_Consigne_.
Recopiez fidèlement le passage du texte sur la joie en Dieu, en commençant par « Dieu, tu es la » et en continuant jusqu'à « pas un peu… fou ? » inclus.

Dieu, tu es la source de ma joie

Versets 5-9

 

Une joie inattendue ! Être traqué par son propre fils qui veut vous tuer, avoir tout perdu ou presque… et dire à Dieu : « je te bénirai ma vie durant…la joie aux lèvres, ma bouche chantera tes louanges… À l'abri de tes ailes je crie ma joie ! ». N’est-ce pas un peu… fou ? 

Quelles raisons de se réjouir peut-il y avoir dans une telle situation ? 

Quand les choses dérapent, il est plus fréquent de demander des comptes à Dieu : « pourquoi permets-tu cela ? ». Dans d’autres psaumes, David ne se prive pas de le faire. Mais ici, il vit un moment d’intimité avec Dieu, où les pourquoi laissent la place à un « pour toi », dans un cœur à cœur qui n’éteint pas les questions, mais les ramène devant celui qui tient toutes les réponses, pour les lui confier. 

David dépose ses fardeaux entre les mains de Dieu… et se laisse consoler. 

La joie qu’il ressent alors éclate dans une louange fondée sur son expérience intérieure, au-delà des circonstances.

 

Sa joie est tellement profonde qu’il est rassasié comme dans un excellent repas, dit-il – « de graisse et d’huile », pas très healthy mais efficace !

Une image qui peut nous parler, à nous qui sommes souvent tentés d’apaiser nos manques intérieurs en mangeant – tendance lourde en période de confinement, n’est-ce pas ? La cuisine comme lieu de réconfort. Là encore rien de condamnable mais vigilance à ne pas se tromper de besoins : David est conscient qu’au-delà de tout, seul Dieu va combler ses besoins profonds. Et nous ? 

 

En tout cas, l’expérience spirituelle de David est bien incarnée : c’est tout son être qui a faim et soif de Dieu et qui prie – l’esprit, l’âme, les sensations… : «Tout mon être soupire après toi ». 

Beaucoup sont mal à l’aise aussi avec les émotions et les sensations dans la prière. C’est vrai qu’elles ne sont pas des guides très fiables : on peut être proche de Dieu sans rien ressentir, et vibrer profondément sans que Dieu soit là – quand on allait dans des concerts, par exemple, avant… ! Certainement, le fondement de la prière doit toujours rester la foi, la confiance que Dieu fait ce qu’il promet, et il a promis d’être là pour ceux qui le cherchent avec foi : « Invoque-moi, et je te répondrai » (Jérémie 33:3).

« Frères et sœurs, nous avons la liberté d'entrer dans le lieu très saint grâce au sang du sacrifice de Jésus… Approchons-nous donc de Dieu, avec un cœur sincère et une entière confiance ». (Hébreux 10.19 ; 22)

Dieu, tu es ma consolation

Cependant, ne méprisons pas les sentiments profonds que Dieu peut nous accorder dans la prière, ils sont l’expression de son amour et de sa grâce. La tradition chrétienne donne le beau nom de « consolations » à ces mouvements intérieurs provoqués par le Saint Esprit, et qui nous poussent vers Dieu, comme David ici : « Dès l’aube je te désire… Tout mon être soupire après toi… 

Quand sur mon lit je pense à toi, je passe des heures à te prier.

_Données recueillies_.
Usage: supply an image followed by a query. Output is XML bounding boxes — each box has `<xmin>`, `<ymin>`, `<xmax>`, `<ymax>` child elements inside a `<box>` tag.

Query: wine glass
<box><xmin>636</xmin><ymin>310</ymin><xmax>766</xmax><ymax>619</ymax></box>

_Résultat_.
Dieu, tu es la source de ma joie

Versets 5-9

 

Une joie inattendue ! Être traqué par son propre fils qui veut vous tuer, avoir tout perdu ou presque… et dire à Dieu : « je te bénirai ma vie durant…la joie aux lèvres, ma bouche chantera tes louanges… À l'abri de tes ailes je crie ma joie ! ». N’est-ce pas un peu… fou ?